Juliana Gontijo propõe uma reflexão que envolve a ordem a partir de um caos imagético de paisagens. Nesse trabalho inédito, a artista mineira busca quebrar as referências visuais do público a partir de uma série com quatro pinturas e uma vídeo instalação.

A perspectiva de ordem a partir do caos imagético norteia o trabalho da mineira Juliana Gontijo, na exposição SISMO. Composta por quatro pinturas e uma videoinstalação, a obra inédita da artista estabelece uma relação entre a pintura atual e seus inúmeros desdobramentos em relação ao tempo, ao espaço e ao indivíduo. Por meio de um tremor, a exposição desconstrói a lógica visual do público.

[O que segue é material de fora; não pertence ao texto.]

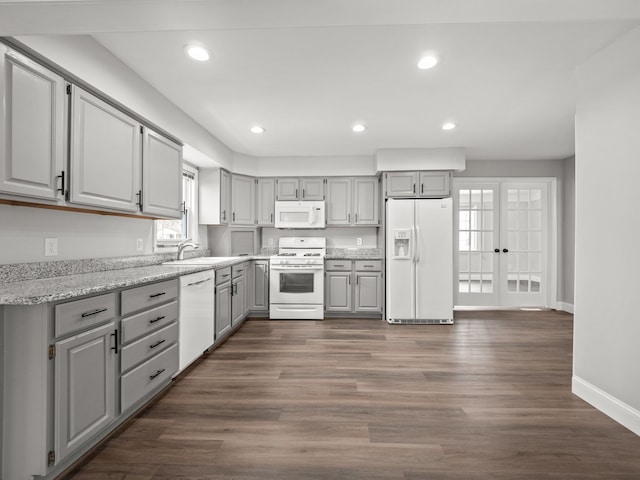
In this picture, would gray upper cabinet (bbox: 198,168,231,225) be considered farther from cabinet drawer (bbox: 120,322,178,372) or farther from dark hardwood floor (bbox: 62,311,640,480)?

Nessa pesquisa, que teve início em 2010, Juliana convida o visitante a experimentar um abalo sísmico nas referências imagéticas comuns a qualquer pessoa. É por meio da quebra dessa estrutura pré-determinada que a artista instiga o público a mergulhar em um universo novo, sem direcionamentos. Paisagens são reconfiguradas e ressignificadas por meio de desabamentos, quedas, quebras e fraturas.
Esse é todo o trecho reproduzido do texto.